A proposed software feature for development that while it supports a user achieving a task using the software, does so in way that's cheaper to implement. Use thinned features early in the development of software to allow more software to be built and evaluated at a high level quickly.

Feature thinning guidelines concept

Feature thinning guidelines help identify characteristics of a feature that may deferred or removed making the feature lighter, simpler, and faster to develop. Use feature thinning guidelines to thin proposed features during release planning, and choosing and designing specific work to iteratively develop during iterative release development.

Conduct collaborative UI inspection techique

As team, gather to evaluate a stand-in user's interaction with software under development. Use collaborative user interface inspection to quickly identify usability issues and functional errors in the software. These inspections also serve to familiarize a team with the users, usage, and functionality of software under development.

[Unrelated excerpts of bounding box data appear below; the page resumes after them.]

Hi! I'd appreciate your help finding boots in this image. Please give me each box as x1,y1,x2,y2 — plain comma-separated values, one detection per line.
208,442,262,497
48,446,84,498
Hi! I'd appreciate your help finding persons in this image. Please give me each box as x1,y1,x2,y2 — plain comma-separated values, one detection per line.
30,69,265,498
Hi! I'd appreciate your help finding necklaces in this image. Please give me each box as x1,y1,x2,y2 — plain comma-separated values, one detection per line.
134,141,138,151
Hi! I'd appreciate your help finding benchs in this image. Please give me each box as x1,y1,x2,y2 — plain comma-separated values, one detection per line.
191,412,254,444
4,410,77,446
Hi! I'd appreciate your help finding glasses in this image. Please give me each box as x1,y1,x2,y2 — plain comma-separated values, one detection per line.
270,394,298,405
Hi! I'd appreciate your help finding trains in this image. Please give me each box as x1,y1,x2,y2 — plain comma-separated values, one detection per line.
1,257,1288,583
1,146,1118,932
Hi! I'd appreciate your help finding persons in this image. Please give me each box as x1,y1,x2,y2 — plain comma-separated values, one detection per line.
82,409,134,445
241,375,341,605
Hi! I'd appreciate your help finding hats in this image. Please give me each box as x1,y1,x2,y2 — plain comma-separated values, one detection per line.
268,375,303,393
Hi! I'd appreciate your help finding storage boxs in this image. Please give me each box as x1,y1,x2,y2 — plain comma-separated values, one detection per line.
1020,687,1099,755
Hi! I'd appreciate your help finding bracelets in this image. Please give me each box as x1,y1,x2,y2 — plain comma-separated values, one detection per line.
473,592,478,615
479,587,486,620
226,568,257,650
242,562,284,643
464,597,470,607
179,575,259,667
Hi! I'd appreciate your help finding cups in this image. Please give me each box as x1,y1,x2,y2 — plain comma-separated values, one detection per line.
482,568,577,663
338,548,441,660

Conduct lightweight usability testing technique

Directly observe users attempt to achieve goals using working software, or a user interface prototype. Use lightweight usability testing to quickly identify usability issues or to validate design choices in software being designed and under development.

Review product progress with stakeholders technique

Periodically review software under development with stakeholders of the software. Use these reviews to reiterate the business goals of the software, the users using it and their goals, and to demonstrate new functionality that supports these goals. Stakeholder reviews keep your decisions and progress visible and allow for the collection of valuable feedback.

Model using index cards technique

Using index cards or sticky notes to collect and represent ideas, spatially arrange and manipulate these ideas on a table top or wall to model, explore, and better understand these ideas. Use card modeling concepts as a foundation for other modeling approaches. Using card modeling in a collaborative work session helps involve participants and better build their connection with and understanding of the results.

Collaborative work session foundation

Meet in a small group, usually 4-8 people, to collaboratively collect, consolidate and model information.

CardStorm to get ideas on the table foundation

Brainstorm directly onto index cards or stickies. Use CardStorming to quickly move through brainstorming to filtering, prioritizing, and modeling.

Filter and prioritize ideas foundation

Given a large number of ideas written on index cards or stickies use filtering and prioritizing to reduce the number of ideas to the most critical or divide into categories to deal with category by category. Use filtering and Prioritizing techniques ahead of modeling to control the size of the model or after modeling to identify important parts of a model.

Paired Work foundation

For activities that require a fast effective problem solving work supported by one or more people to allow that activity to proceed faster. Use paired work to support activities such as user interface prototyping, user scenario writing, persona building, or writing software code.

Putting it all together

The remaining sections of this book deal with specific areas of design and development. The beginning of each section explains its purpose and place in the design and development process. Then concepts are explained that will be leveraged in the techniques found in the section. And within each section is a short story to help contextualize the techniques found in the section to help you put it all together and better understand the context that you'd apply a particular technique.